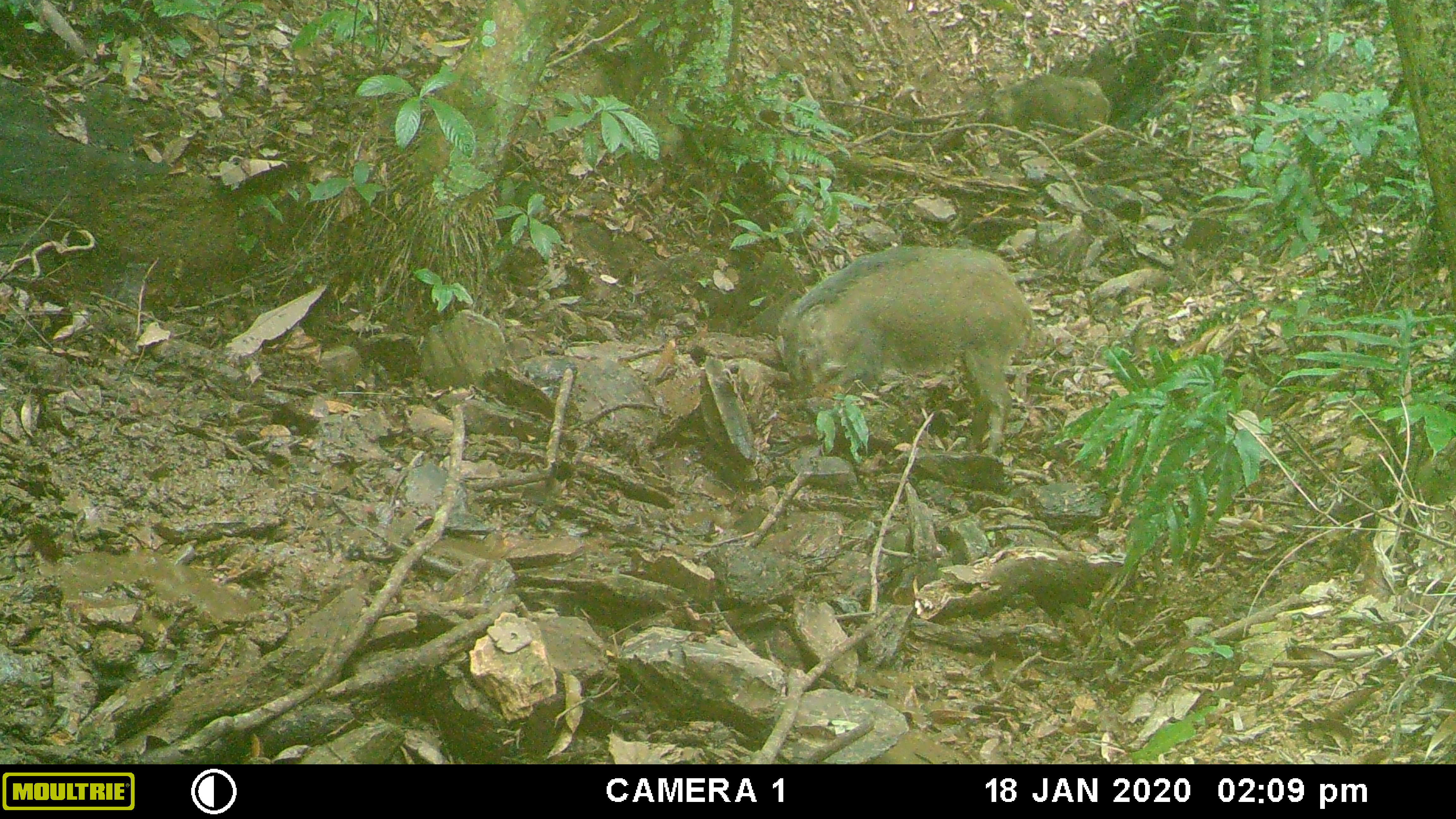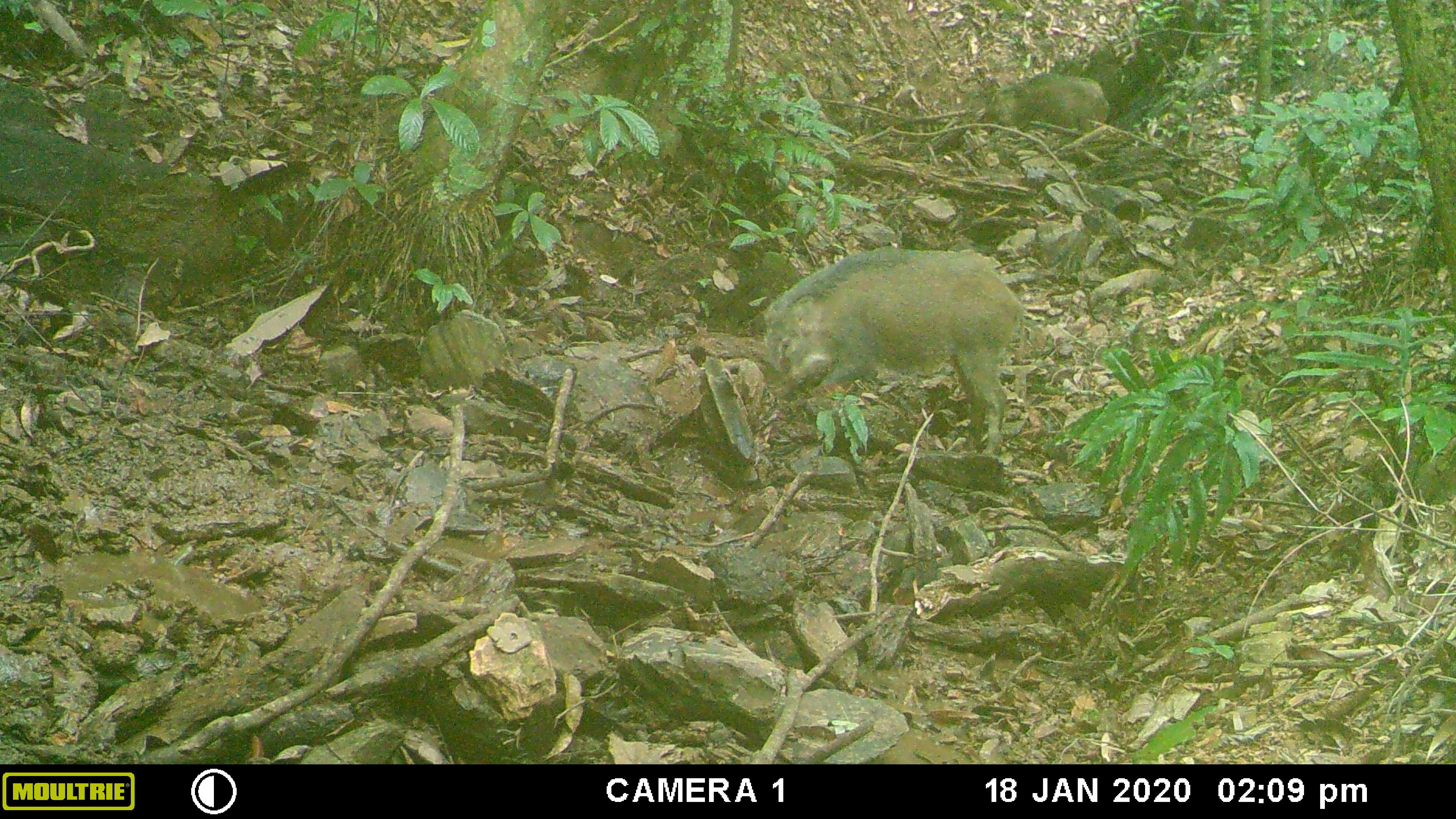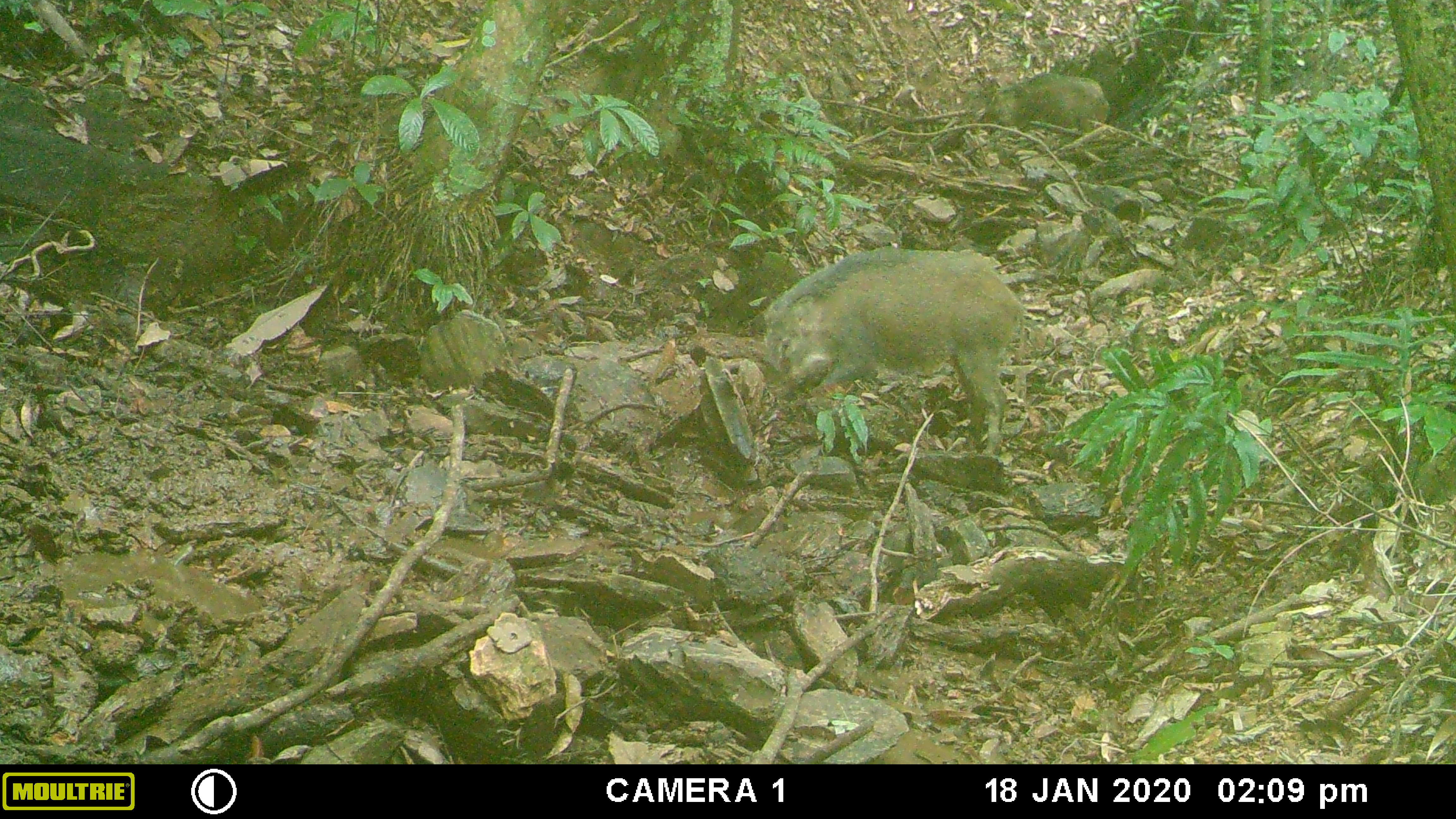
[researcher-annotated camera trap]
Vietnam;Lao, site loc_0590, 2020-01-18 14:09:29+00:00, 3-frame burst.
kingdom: Animalia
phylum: Chordata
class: Mammalia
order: Artiodactyla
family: Suidae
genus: Sus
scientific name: Sus scrofa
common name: eurasian wild pig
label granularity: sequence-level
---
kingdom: Animalia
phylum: Chordata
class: Aves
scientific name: Aves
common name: bird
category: unidentified bird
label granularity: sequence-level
────────────────
- _PROBLEM REQUIREMENTS_
Print the material exactly as given, but not the pictures.

- _EXPECTED ANSWER_
[researcher-annotated camera trap]
Vietnam;Lao, site loc_0590, 2020-01-18 14:09:29+00:00, 3-frame burst.
kingdom: Animalia
phylum: Chordata
class: Mammalia
order: Artiodactyla
family: Suidae
genus: Sus
scientific name: Sus scrofa
common name: eurasian wild pig
label granularity: sequence-level
---
kingdom: Animalia
phylum: Chordata
class: Aves
scientific name: Aves
common name: bird
category: unidentified bird
label granularity: sequence-level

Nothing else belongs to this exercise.